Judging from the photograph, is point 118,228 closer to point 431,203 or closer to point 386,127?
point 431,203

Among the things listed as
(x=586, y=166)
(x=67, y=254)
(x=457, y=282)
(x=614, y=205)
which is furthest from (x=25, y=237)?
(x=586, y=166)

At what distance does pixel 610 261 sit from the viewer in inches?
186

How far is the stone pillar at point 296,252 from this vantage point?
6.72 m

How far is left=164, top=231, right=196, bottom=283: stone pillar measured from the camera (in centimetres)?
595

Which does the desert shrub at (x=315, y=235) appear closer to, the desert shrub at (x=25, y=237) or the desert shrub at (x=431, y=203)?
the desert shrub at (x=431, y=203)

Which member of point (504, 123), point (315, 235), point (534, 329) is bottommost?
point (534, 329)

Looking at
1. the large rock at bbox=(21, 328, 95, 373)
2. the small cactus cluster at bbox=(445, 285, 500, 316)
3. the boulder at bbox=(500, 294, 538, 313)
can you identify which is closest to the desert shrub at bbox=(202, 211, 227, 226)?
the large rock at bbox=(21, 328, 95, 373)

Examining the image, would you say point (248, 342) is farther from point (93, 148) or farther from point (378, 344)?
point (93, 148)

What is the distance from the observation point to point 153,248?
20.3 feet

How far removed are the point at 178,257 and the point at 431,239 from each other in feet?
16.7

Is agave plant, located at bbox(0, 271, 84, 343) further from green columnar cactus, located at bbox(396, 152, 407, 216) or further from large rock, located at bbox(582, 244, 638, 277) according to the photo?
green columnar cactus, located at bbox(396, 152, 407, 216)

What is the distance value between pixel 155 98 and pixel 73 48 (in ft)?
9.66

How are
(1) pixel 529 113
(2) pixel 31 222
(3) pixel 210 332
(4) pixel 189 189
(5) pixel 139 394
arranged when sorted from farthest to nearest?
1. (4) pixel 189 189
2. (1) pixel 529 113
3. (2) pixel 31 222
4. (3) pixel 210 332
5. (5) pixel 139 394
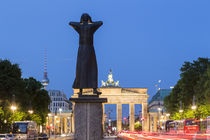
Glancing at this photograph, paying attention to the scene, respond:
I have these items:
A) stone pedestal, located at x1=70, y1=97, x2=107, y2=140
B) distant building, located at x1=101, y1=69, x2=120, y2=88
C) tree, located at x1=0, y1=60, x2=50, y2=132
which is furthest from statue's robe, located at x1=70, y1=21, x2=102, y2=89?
distant building, located at x1=101, y1=69, x2=120, y2=88

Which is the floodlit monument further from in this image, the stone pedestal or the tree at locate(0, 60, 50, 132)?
the tree at locate(0, 60, 50, 132)

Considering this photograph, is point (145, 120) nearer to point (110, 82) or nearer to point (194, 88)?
point (110, 82)

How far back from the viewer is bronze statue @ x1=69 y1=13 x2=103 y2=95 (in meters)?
16.8

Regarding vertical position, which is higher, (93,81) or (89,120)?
(93,81)

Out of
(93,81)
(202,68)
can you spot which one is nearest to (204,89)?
(202,68)

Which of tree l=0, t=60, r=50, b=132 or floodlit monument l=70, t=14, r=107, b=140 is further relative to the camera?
tree l=0, t=60, r=50, b=132

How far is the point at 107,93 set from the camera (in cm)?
15812

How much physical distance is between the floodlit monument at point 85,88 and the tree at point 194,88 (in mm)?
60489

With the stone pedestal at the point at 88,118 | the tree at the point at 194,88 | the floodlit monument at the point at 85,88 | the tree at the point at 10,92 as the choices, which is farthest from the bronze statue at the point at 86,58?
the tree at the point at 194,88

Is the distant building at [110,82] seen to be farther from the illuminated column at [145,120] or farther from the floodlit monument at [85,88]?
the floodlit monument at [85,88]

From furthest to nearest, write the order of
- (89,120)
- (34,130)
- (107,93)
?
(107,93) → (34,130) → (89,120)

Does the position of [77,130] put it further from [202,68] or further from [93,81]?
[202,68]

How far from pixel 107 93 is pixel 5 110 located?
297 feet

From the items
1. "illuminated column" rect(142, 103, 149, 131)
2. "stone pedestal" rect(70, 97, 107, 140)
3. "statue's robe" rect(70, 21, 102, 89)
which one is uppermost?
"statue's robe" rect(70, 21, 102, 89)
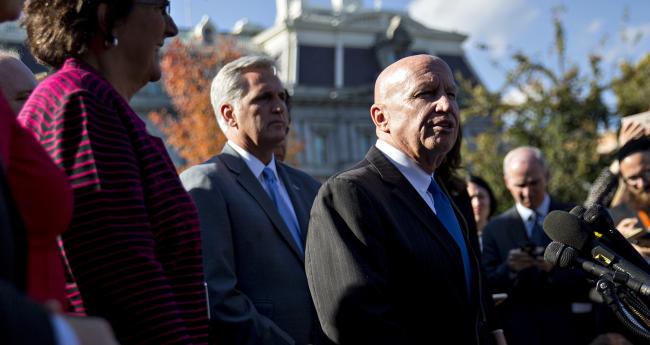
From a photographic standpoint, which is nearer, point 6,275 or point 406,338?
point 6,275

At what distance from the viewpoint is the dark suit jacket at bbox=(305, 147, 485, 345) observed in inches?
135

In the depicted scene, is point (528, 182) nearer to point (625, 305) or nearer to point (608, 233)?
point (608, 233)

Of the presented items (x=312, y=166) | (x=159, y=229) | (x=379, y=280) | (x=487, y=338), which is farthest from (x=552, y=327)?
(x=312, y=166)

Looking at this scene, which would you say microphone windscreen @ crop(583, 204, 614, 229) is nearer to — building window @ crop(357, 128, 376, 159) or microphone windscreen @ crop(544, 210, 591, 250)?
microphone windscreen @ crop(544, 210, 591, 250)

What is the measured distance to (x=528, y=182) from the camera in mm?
7043

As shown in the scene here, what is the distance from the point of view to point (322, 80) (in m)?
45.4

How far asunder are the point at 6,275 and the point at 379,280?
1921mm

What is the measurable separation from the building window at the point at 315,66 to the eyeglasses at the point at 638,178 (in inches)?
1519

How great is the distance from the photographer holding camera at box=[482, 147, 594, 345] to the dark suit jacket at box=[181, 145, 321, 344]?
2.60 m

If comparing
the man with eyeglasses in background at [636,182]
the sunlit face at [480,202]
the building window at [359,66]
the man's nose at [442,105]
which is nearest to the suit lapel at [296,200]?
the man's nose at [442,105]

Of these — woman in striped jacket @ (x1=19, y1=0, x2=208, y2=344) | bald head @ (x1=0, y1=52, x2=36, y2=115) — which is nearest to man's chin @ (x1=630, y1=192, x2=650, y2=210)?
bald head @ (x1=0, y1=52, x2=36, y2=115)

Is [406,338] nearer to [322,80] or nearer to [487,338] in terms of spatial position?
[487,338]

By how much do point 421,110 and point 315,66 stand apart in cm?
4178

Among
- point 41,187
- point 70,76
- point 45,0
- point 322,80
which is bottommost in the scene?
point 322,80
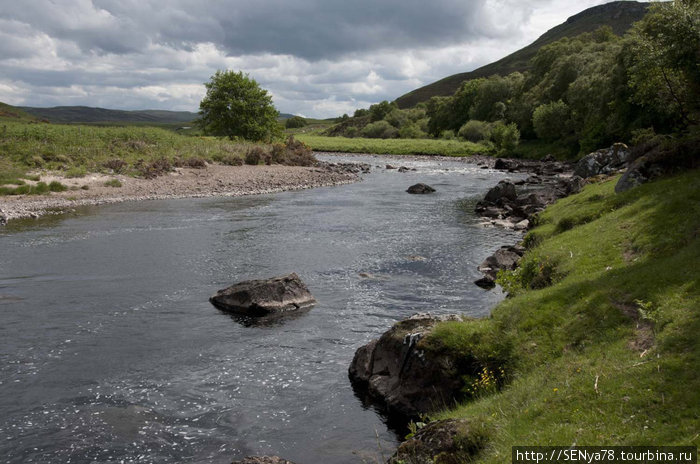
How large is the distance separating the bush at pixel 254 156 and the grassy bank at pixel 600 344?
194 feet

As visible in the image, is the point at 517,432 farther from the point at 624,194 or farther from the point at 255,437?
the point at 624,194

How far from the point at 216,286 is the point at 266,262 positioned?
4.45 m

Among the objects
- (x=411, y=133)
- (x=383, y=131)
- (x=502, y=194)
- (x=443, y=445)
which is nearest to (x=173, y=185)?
(x=502, y=194)

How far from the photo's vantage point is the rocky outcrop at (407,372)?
41.0ft

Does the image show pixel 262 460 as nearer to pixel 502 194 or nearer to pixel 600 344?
pixel 600 344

• **BRIEF**: Can you recast the lines from the one containing "Among the objects" through the last line as a Markdown table with columns No. and Line, numbering each row and leaving out blank lines?

• **RESPONSE**:
| No. | Line |
|---|---|
| 1 | Among the objects |
| 2 | - (x=411, y=133) |
| 3 | - (x=383, y=131) |
| 4 | - (x=502, y=194) |
| 5 | - (x=443, y=445) |
| 6 | which is nearest to (x=173, y=185)? |
| 7 | (x=502, y=194) |
| 8 | How far from the photo's vantage point is the rocky outcrop at (407,372)? |
| 9 | 41.0ft |
| 10 | Does the image show pixel 262 460 as nearer to pixel 502 194 or nearer to pixel 600 344? |
| 11 | pixel 600 344 |